Convert the listing below into a JSON list of strings with one string per line, omitting blank lines.

■ ■ ■ ■

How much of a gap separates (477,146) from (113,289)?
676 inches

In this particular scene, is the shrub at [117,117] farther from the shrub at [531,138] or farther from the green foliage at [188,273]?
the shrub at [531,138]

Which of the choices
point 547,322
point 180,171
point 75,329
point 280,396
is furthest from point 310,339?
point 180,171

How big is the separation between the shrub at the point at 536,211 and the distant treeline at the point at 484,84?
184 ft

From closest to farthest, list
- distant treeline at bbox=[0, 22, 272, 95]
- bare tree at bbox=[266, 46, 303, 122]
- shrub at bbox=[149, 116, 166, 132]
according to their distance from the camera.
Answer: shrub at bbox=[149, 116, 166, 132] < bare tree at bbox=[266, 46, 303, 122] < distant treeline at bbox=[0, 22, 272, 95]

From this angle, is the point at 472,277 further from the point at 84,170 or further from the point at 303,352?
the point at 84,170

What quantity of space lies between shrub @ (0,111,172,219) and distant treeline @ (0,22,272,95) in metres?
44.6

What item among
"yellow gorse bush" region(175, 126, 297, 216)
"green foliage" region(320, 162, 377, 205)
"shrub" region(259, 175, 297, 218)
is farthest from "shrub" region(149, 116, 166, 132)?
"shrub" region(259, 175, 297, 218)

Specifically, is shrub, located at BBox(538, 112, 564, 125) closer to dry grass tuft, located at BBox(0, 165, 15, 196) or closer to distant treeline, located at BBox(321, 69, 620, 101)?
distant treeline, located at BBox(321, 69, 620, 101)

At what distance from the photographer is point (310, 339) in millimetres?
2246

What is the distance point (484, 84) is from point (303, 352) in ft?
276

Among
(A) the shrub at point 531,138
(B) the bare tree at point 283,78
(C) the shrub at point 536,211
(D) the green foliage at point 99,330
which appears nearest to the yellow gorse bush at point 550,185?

■ ■ ■ ■

RESULT:
[
  "How much of a gap separates (477,146) from (113,289)?",
  "676 inches",
  "In this particular scene, is the shrub at [117,117] farther from the shrub at [531,138] or farther from the green foliage at [188,273]?",
  "the shrub at [531,138]",
  "Which of the choices",
  "point 547,322",
  "point 180,171",
  "point 75,329",
  "point 280,396",
  "is furthest from point 310,339?",
  "point 180,171",
  "How big is the separation between the shrub at the point at 536,211 and the distant treeline at the point at 484,84?",
  "184 ft",
  "From closest to farthest, list",
  "- distant treeline at bbox=[0, 22, 272, 95]",
  "- bare tree at bbox=[266, 46, 303, 122]",
  "- shrub at bbox=[149, 116, 166, 132]",
  "according to their distance from the camera.",
  "Answer: shrub at bbox=[149, 116, 166, 132] < bare tree at bbox=[266, 46, 303, 122] < distant treeline at bbox=[0, 22, 272, 95]",
  "From this angle, is the point at 472,277 further from the point at 84,170 or further from the point at 303,352?",
  "the point at 84,170",
  "What quantity of space lies between shrub @ (0,111,172,219) and distant treeline @ (0,22,272,95) in metres?",
  "44.6",
  "What item among",
  "\"yellow gorse bush\" region(175, 126, 297, 216)",
  "\"green foliage\" region(320, 162, 377, 205)",
  "\"shrub\" region(259, 175, 297, 218)",
  "is farthest from \"shrub\" region(149, 116, 166, 132)?",
  "\"shrub\" region(259, 175, 297, 218)",
  "Specifically, is shrub, located at BBox(538, 112, 564, 125) closer to dry grass tuft, located at BBox(0, 165, 15, 196) or closer to distant treeline, located at BBox(321, 69, 620, 101)?",
  "distant treeline, located at BBox(321, 69, 620, 101)",
  "At what distance from the photographer is point (310, 339) in millimetres?",
  "2246",
  "What is the distance point (484, 84) is from point (303, 352) in ft?",
  "276",
  "Among",
  "(A) the shrub at point 531,138",
  "(B) the bare tree at point 283,78",
  "(C) the shrub at point 536,211",
  "(D) the green foliage at point 99,330",
  "which appears nearest to the yellow gorse bush at point 550,185?"
]